Gorbachev let the genie out of the bottle, but the forces thus released swept him aside. He politically survived the August 1991 coup attempt by the conservative camp in Moscow at the cost of losing his position as party secretary general. Russian President Boris Yeltsin saved him, pulling the country out of the chaos a few months later. After the establishment of the Commonwealth of Independent States on Dec. 8, 1991, Gorbachev resigned from the post of president of the Soviet Union on Dec. 25.
In the following years, he took part in the 1996 presidential election, founded the Russian Social Democratic Party, which he was the leader of until 2004, and even in 2012, he was thinking about a social democratic project. In 1992, he founded his international foundation supporting social, economic, and political research and became president of the International Green Cross environmental protection organization.
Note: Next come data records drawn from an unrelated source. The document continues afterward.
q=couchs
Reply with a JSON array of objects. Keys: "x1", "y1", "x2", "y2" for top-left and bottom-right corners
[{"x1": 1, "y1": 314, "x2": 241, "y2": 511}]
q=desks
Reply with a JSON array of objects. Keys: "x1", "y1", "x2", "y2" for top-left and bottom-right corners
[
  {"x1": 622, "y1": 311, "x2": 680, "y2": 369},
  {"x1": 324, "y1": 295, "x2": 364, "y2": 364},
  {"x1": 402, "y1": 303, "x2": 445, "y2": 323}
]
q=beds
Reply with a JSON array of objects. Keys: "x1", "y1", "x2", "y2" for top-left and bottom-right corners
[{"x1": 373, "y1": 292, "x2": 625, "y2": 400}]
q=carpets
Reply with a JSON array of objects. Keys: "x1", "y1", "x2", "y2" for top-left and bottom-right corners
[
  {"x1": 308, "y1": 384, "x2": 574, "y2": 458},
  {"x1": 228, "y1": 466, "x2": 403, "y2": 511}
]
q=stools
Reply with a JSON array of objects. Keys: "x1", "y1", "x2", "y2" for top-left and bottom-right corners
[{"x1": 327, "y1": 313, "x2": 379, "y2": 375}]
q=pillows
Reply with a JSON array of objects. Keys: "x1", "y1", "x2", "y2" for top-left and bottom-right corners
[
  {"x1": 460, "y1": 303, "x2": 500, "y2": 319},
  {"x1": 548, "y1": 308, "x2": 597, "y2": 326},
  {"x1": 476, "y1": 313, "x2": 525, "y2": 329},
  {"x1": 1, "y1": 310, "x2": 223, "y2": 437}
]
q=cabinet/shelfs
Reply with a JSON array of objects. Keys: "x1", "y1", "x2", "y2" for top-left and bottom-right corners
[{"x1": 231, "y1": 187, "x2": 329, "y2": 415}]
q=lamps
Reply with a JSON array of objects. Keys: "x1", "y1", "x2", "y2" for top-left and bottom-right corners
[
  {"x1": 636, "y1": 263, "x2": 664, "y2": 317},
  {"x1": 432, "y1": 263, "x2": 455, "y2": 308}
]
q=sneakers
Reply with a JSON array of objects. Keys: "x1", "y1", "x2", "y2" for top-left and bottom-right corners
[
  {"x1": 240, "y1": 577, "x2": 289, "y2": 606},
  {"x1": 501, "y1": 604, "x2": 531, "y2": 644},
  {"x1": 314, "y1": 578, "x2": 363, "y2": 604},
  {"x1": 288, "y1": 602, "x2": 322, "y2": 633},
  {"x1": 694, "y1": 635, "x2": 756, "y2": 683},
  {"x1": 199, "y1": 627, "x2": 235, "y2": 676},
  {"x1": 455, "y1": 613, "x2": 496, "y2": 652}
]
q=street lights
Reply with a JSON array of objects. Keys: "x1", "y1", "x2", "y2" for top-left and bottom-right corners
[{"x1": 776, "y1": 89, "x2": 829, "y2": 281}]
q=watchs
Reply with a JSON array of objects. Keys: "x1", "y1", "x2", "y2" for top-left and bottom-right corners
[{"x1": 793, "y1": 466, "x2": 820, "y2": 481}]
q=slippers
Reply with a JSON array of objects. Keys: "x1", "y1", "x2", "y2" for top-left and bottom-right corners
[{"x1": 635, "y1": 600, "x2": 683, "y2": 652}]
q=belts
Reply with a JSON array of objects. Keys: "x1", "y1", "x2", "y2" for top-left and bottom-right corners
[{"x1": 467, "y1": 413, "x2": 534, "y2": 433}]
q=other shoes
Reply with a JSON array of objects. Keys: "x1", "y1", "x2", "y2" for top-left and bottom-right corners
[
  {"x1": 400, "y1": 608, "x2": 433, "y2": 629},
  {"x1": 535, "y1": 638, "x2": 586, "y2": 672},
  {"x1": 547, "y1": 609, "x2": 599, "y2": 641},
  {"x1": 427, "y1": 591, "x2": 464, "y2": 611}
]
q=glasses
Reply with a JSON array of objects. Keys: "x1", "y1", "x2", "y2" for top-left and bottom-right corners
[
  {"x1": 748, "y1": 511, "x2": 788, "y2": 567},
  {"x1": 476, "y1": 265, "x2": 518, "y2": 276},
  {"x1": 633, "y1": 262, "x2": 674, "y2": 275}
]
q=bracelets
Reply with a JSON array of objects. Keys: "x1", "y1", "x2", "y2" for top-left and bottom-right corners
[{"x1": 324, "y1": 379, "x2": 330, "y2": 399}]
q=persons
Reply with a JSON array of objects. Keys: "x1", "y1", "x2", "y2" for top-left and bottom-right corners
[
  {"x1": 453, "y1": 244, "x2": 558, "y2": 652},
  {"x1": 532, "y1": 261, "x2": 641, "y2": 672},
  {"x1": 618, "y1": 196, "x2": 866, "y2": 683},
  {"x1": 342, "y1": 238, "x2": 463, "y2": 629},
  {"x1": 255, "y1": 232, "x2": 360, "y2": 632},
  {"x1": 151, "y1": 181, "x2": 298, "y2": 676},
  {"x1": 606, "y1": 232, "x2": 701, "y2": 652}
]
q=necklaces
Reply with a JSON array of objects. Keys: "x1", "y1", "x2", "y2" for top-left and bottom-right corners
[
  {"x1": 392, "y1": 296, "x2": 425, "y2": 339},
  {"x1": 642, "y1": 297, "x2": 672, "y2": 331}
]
He was the founding president of the World Political Forum established in 2003, participated in international conferences, and received numerous awards and recognitions.
In 2011, he was awarded Russia’s highest award, the Order of Merit named after Saint Andrew the Apostle (Andrej Pervozvanny), and the Franz Josef Strauss Prize in Munich.
In his country, a considerable number of people associate his name with the collapse of the Soviet Union and the chaos that followed, but based on his life path and actions, the world still recognizes him as a respected personality measured by historical standards and as one of the most decisive politicians of the second half of the 20th century.
In addition to numerous articles and studies, he has published several books. In 2012, he dedicated a significant part of his book “Face to Face” to his beloved wife Raisza, who died of leukemia in 1999. His book “After the Kremlin” was published in November 2014, which is about the power struggle that led to the disintegration of the Soviet Union.